Executive Summary CEC Indicators Introduction eChartbook
eCHARTBOOK PROGRAM
 
 


Across NSW, people want to be confident that they will get high quality, safe healthcare when they need it. Patients in need of immediate or ongoing services want compassionate care that meets their needs. Their healthcare providers want to offer the best possible care. All these people share a need for information, so that they can be assured that care is high quality, they can make informed choices and work to make services demonstrably better.


NSW has one of the better public healthcare systems in the developed world. Its doctors, nurses and other clinical staff are well trained, skilled, caring and dedicated. Each day thousands of people receive care in emergency departments and hospitals. In order to inform efforts to make healthcare demonstrably better and safer for patients, the Clinical Excellence Commission (CEC) put together a team of experts to create the eChartbook, aiming to:

  • Provide an overview of trends in quality and safety across the NSW health system, to demonstrate improvements and identify areas requiring continued attention
  • Offer insights that guide efforts to improve care
  • Highlight variations in care and outcomes on the basis of geography or socioeconomic status
  • Provide commentary on the findings, so that healthcare professionals across the State can use the data to guide improvement
  • Report on the progress of key initiatives of the CEC and the Ministry of Health that address quality and safety issues.

eChartbook is a window into a complex system of care.
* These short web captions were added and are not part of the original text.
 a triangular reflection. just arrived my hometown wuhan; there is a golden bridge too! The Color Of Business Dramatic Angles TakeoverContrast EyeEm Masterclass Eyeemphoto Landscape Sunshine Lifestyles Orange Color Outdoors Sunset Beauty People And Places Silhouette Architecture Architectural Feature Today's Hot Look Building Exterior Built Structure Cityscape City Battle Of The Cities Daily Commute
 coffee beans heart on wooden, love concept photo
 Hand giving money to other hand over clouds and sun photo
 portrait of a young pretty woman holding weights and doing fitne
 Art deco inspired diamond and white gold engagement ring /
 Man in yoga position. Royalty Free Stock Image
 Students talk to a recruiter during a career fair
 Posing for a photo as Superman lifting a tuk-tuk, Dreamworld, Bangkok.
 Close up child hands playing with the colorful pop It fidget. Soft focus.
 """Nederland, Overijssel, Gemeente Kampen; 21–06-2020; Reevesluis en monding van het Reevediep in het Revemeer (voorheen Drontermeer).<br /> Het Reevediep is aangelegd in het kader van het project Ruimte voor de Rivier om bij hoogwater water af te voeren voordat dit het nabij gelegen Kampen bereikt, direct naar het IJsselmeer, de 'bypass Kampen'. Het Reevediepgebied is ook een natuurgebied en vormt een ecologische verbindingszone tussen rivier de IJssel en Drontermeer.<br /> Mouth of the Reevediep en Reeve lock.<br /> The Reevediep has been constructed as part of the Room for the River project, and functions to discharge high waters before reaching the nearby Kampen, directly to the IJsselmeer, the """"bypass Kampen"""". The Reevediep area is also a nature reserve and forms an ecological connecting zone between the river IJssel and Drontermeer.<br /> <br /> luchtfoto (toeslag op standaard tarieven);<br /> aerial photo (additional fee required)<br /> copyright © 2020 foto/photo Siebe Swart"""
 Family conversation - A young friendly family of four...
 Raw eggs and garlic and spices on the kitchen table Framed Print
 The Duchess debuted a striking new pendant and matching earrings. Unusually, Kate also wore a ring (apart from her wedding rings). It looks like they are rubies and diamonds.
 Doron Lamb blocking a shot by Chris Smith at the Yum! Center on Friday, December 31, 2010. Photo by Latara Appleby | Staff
Across the collection of indicators included, the CEC team and the Chartbook Advisory Group thought it important to offer a broad scope of information. From the charts presented through the eChartbook Portal, many insights emerged.



Initiatives in Safety and Quality


Between the Flags (BTF) The finding shows that there has been a significant inverse correlation between the Rapid Response Call Rate and the Cardiac Arrest Rate in NSW hospitals following the introduction of the BTF Program. This supports the premise that implementation of the 5 elements of the BTF program, including a consistent approach to the Clinical Emergency Response Systems, has had an impact on cardiac arrests in NSW hospitals. The BTF program has also highlighted the pre-existing barriers to escalation as evidenced by the CEC's 2012 Quality Systems Assessment (QSA) report which has identified the following barriers: team feel situation is under control and escalation not required; staff failure to recognise; not wanting to 'bother' doctors; and staff not knowing when to escalate. Further work is required in addressing these barriers to escalation which will need to include interventions that address culture, behaviour and teamwork.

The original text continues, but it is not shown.